The jury has found Mr Basham, 45, guilty on Thursday, April 21, 2022, of murdering Ms Fraser, by hanging in the setting of multiple blunt force injuries, .
They handed down their verdict just two days after Justice Taylor completed her directions in the Supreme Court of Victoria, on Day 20 of the trial last Tuesday, April 19.
Justice Taylor must now decide on an appropriate penalty.
On the final day of the trial, on the Tuesday after Easter, Justice Taylor took most of the day to review the evidence for the jury and provide her directions on how to deal with that evidence. She also instructed them on how to make their decision in the case.
Justice Taylor said there were four elements to a verdict of murder: (1.) Did he cause her death? (2.) Was the act conscious, voluntary and deliberate? (3.) Did he intend to kill Samantha Fraser or cause her very serious injury? (4.) Was there lawful justification or excuse?
Her Honour advised the jury that if they were convinced beyond a reasonable doubt that Mr Basham caused the victim’s death, they should have no issue with the other three conditions, that his acts were conscious, voluntary and deliberate, that if they found Mr Basham had hanged Ms Fraser, that he intended to kill her or cause her very serious injury and that there was no excuse or justification such as self-defence.
The decision in the trial comes after 20 sitting days for the court, across five weeks, during which the jury heard 79 witness accounts and viewed 58 exhibits including DNA evidence from the blood-spattered garage at 19 Seagrove Way Cowes, chilling photos and videos of the crime scene.
Many of those who appeared to give evidence in the trial are Phillip Island locals, family and friends of deceased, her colleagues and also local police officers, health professionals and others who provided Ms Fraser with care and support during her acrimonious break-up with her husband of 10 years.
In her closing remarks in the case last week, Crown Prosecutor Dr Nanette Rogers SC said that on the evidence the jury had no alternative but to find the accused man, Adrian Basham, guilty of the “cold and brutal murder” of his estranged wife, Samantha Fraser.
Ms Rogers had reprised the extent of Ms Fraser’s injuries for the court, detailing how the scale of the bruising above both the left and right eyes extended back beyond the hairline, as far as the right ear.
Ms Rogers said the extent of the blunt-force trauma inflicted by Mr Basham on Ms Fraser, included evidence of a probable early axonal injury to the brain.
It was on the evidence of forensic pathologist Dr Linda Iles that such an injury, more typical in road accidents, was caused by rotational force and velocity applied to Ms Fraser’s head while she was still alive.

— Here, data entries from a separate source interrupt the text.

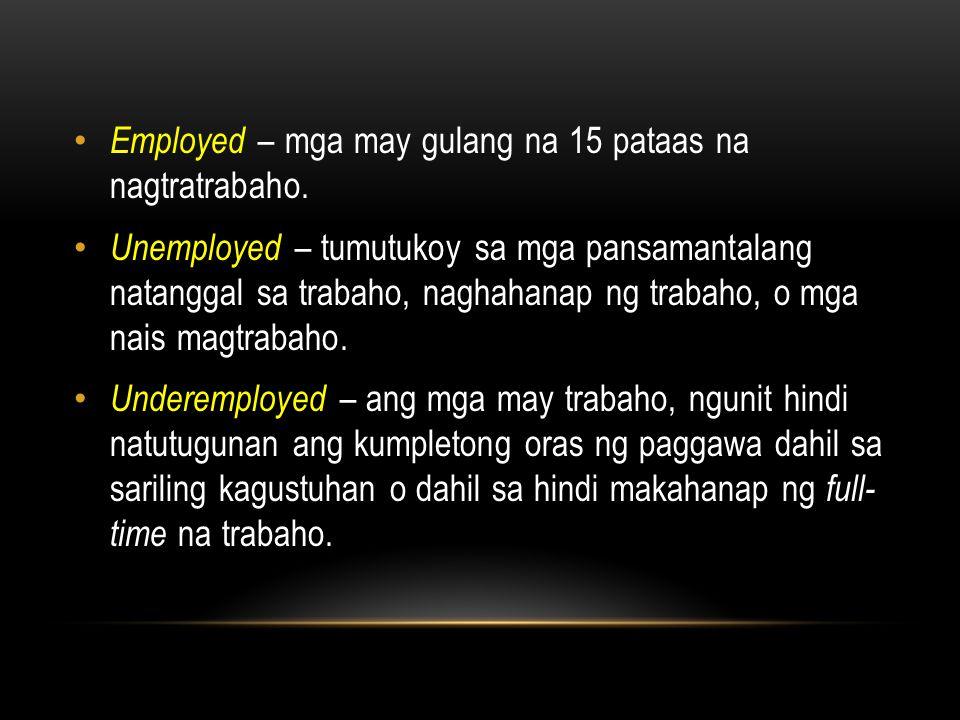 Employed – mga may gulang na 15 pataas na nagtratrabaho. Unemployed – tumutukoy sa mga pansamantalang natanggal sa trabaho, naghahanap ng trabaho, o m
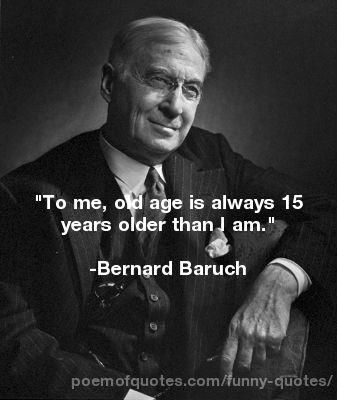 Funny Old Age Humor Quotes Old Age Quotes Funny Quotes Funny Quotes For Teens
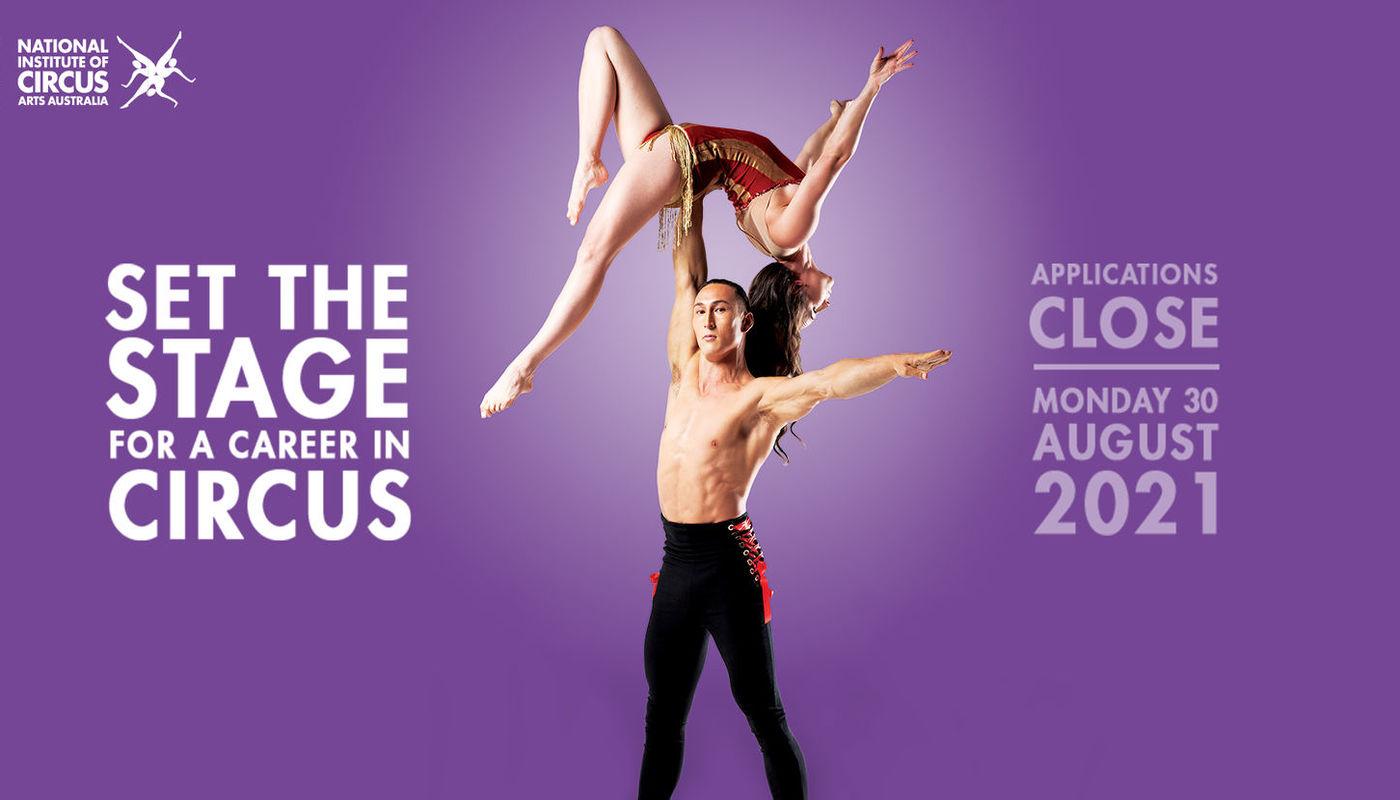 2022 Bachelor of Circus Arts Applications  - Circus Events - CircusTalk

Ms Rogers said there was evidence of multiple blunt force injures to Samantha Fraser’s face, neck, head, legs, hands, arms and in that context, it was simply “absurd” to suggest that Ms Fraser got up, after suffering 41 injuries, and hanged herself.
She said that Mr Basham had manipulated the crime scene to make it appear as if Ms Fraser had taken her own life.

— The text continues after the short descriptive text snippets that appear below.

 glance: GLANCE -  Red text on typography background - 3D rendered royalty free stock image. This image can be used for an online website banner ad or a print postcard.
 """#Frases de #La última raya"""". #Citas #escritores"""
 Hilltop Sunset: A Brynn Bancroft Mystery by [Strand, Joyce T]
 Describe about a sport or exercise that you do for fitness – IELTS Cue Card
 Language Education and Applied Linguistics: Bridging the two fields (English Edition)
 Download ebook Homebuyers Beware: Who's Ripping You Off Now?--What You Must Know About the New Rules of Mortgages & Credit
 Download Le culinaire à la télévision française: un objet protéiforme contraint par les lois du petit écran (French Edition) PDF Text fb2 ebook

Ms Fraser was set upon by Mr Basham in the garage of the home the couple previously shared together, between 11.22am and 12.04pm on the morning of Monday, July 23, 2018 after dropping her children off at the local primary school and enjoying a coffee with friends at a cafe in Cowes, ahead of returning home.
The court heard that Mr Basham lay in wait for his estranged wife for two and half hours before attacking her on her arrival home and ultimately murdering her by hanging her from the garage door tracks attached to the roof of the garage. It was the evidence of forensic pathologists that Ms Fraser was still alive at the time.
Her body was found by police after being called to make a welfare check when Ms Fraser failed to arrive to pick up her children after school.
The court did not hear from Mr Basham throughout the five-week trial either as a witness in his own defence or via a statement to police.
The plea hearing, prior to sentencing, will be heard on September 19. Mr Basham has been in custody since he was charged with his wife’s murder on August 2, 2018.